§ Exercise text
>>>>>
Great suggestions. although not the original poster I have gotten some great suggestions. Will certainly read that book and we are to begin our next set of classes "nose work" as I have noticed that he is wonderfully happy when working on something!


----------



## Coop's Mom

Sure, "attack" may come w/ some negative connotations, but that's exactly what he's doing when trying to describe it to others. He's jumping at me aggressively, teeth shown, nose wrinkled, ears back, fur raised, biting & bruising (just recently ripping my clothes). If you have a problem w/ that, then that's just it, your problem. I am seeking assistance w/ this issue and for someone to comment on the vocabulary used to describe the situation really ticks me off. So thanks, but no thanks for your input.



BayBeams said:


> I just wanted to say that titling your message as your dog "attacking" you is doing your dog a disservice. This is normal older puppy behavior that needs training and redirection. Your puppy is not attacking you. What bothers me about that statement is it gives the impression that your dog is menacing and aggressive which can stay with your pup forever if that is perptuated. Please try to look at the behavior for what it is...your pup has some behaviors that you would like to change. If you label your dog as "attacking" there can be all sorts of ramifications from him being labeled at the vet or by neighbors in a negative way.
> Just my thoughts.


----------



## Deb_Bayne

Bayne seems to do this at night, during the day he listens to me more but at night it's like he has saved some of his daytime energy and expends it by jumping up and mouthing, biting my clothes, even turning around with my back to him he just starts biting me from behind. I end up just having to leave the room or area, sometimes if I'm able I put him in his crate by grabbing a biscuit and he goes right in. Should I just leave him in his crate only for a minute or two and let him out again to see if his behaviour has settled?


----------



## solinvictus

In todays world labels matter. Saying that a 10 month old puppy that needs the owner to train it is "attacking" may eventually get your pup a record. Which in turn may get him euthanized all because he needs better training.
A 10 month old pup acting out is the same as a toddler having a tantram. unfortunately, a 10 month old golden is much larger than a toddler. You need to figure out when your pup becomes over threshold and to stop before it happens as every time it happens it is building a bad habit.
You need to go back to the basics with your pup and work on solidifying his downs and sits. practice them over and over building very good habits by doing each in one room and when it is solid there, move to the next room. Once it is solid in the house move to the backyard and practice, then move to the front yard, then move to the park etc. As the pup is solid in each of these places on the downs and sits then add in low distractions, once solidly doing them on low distractions add in higher distractions. By building good solid habits these will become default behaviors and when you see your pup getting over threshold the commands will be so solid that the dog will respond to your commands. This doesn't happen over night and building the good habits must be well rewarded for the dog to choose to do them over getting over threshold as getting over threshold is a reward in it self (adrenaline rush) so you need lots of solid habit building repetition to over come that.
<<<<<
§ Data block
>>>>>
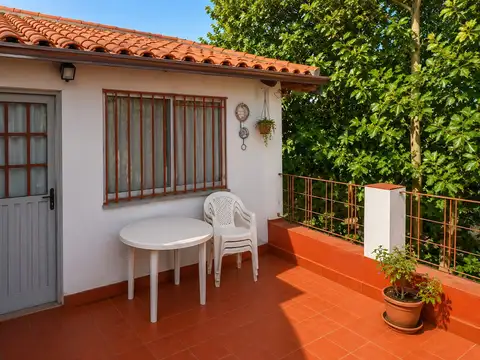 CASA MULTIF. 6 AMB. TERR. COCH. A/CRE. FLORIDA O.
<<<<<
§ Instructions
(a) In the puppy behavior thread, what kind of classes does the first poster plan to start next?
(b) In order, list every place where the puppy behavior thread says to practice downs and sits.
(c) Write the next part of the puppy behavior thread, picking up after its final sentence.

§ Responses to the tasks
(a) "Nose work" classes.

(b) One room, the next room, the backyard, the front yard, the park

(c)
I would also suggest getting into a good manners or obedience training class so that you have a professional available to guide you.


----------



## Elisabeth Kazup

I'm a firm believer in telling Penny what I want her to do. I found turning my back didn't give her any command. When she was that wound up, she couldn't 'hear' my body language.

I would grab my treat pouch and start practicing our obedience homework. Redirecting her to commands she knew set her up for success. Working on obedience was mentally tiring for her. We'd practice for 15 minutes or so and then go for a short walk. After 30 minutes 'work' she was usually ready for a nap or at least a calm rest period.

It's the same with the horses. When they want to be goofy, it's leg on and RIDE!

I also second the command of "enough!" It comes in handy even now @ 9 1/2. I can start play and when it gets too rough (she can still get pretty wound up and the teeth still hurt) that one word gets her to put the brakes on and stop playing.

Hang in there, it does get better!


----------



## ActionJackson

zephyr said:


> Oscar used to do this as well -- I have many past posts on the topic! I totally understand your frustrations!!! With Oscar, it usually happened (1) on-leash AND (2) when he was really revved up and wanting to sniff/play/run and I wasn't letting him. This meant it of course happened at (inconvenient & embarrassing) times like obedience class, walking past a park, or heading back into our building at the end of a walk. :doh: Ack! Even if this isn't your exact situation, I hope some of my suggestions help. Just know, there is hope!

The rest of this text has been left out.